In May 1946, O’Keeffe became the first woman artist to have a retrospective at the Museum of Modern Art. When Stieglitz died later that summer, O’Keeffe relocated to New Mexico, where she lived and worked for the rest of her life. There, she painted wildflowers, shells, skulls, and skies against the backdrop of boldly colourful New Mexico hills. At once breathtaking and meditative, O’Keeffe’s New Mexico paintings celebrate the mystical spirituality and sublime beauty of the vast landscape. She found that the rocks, the flowers, the mountains, and the wide open desert skies reflected the contemplative soul within her. So she took her brushes, and translated the sweeping American landscape into her own unmistakable language of art.

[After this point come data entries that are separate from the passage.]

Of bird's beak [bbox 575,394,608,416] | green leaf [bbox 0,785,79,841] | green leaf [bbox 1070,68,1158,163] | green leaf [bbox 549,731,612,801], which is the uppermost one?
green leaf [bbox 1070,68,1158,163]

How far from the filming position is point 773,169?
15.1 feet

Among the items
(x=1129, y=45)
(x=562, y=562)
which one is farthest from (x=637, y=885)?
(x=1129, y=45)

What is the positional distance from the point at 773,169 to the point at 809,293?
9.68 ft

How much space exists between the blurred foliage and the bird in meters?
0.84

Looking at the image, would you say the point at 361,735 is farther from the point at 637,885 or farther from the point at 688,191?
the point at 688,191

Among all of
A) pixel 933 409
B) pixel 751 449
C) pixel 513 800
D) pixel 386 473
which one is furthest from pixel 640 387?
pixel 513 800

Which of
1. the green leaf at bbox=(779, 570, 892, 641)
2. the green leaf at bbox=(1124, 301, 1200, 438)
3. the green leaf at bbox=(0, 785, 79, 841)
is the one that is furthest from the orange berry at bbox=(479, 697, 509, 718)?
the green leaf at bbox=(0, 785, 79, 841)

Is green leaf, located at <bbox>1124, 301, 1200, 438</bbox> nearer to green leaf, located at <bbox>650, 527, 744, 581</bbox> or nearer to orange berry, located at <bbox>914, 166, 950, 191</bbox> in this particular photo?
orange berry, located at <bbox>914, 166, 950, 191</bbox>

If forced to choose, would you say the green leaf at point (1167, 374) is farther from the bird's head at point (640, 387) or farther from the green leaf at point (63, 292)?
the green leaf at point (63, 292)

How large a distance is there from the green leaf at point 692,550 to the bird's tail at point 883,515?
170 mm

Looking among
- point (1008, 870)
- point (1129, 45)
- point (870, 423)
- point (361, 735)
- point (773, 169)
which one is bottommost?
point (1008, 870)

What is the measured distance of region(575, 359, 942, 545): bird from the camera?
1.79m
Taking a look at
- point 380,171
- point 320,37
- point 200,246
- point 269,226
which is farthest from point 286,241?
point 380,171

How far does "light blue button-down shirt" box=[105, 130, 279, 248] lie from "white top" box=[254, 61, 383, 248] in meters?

Although O’Keeffe’s identity is rooted in her contribution to American modernism, she never stopped exploring, travelling, and dislocating herself in order to expand her perspective and stimulate her creativity. Her intrepid spirit did not wane with age: she painted well into her nineties, and she embarked on an international world tour around Europe, Asia, and the Middle East in her seventies. Exhilarated by the cloudscapes seen from the airplane window of her first flight, she painted Sky Above Clouds IV (1965) when she was 77. Largest of all her visions, this work fulfilled her lifelong dream of creating a massive mural-size painting. With a blanket of white clouds stretching into an infinite horizon, Sky Above Clouds IV symbolises her own expanded view of the world, and echoes her lifelong commitment to capturing nature’s rapturous beauty and spiritual power.
In her 70-year career, O’Keeffe inspired the world with her innovative mastery of light, colour, and form. She expressed her radical vision in every aspect of her life: extending her uncompromising independence and consistent aesthetic from her canvases to the way she fashioned every detail of her style, home, and way of life. She forged an exhilarating voyage to a world of openness and freedom. A brilliant colourist, daring modernist, and pioneer of individualism—Georgia O’Keeffe will always remain one of the most groundbreaking artists and women of all time.
‘I’ve always been absolutely terrified every single moment of my life, and I’ve never let it stop me from doing a single thing I wanted to do.’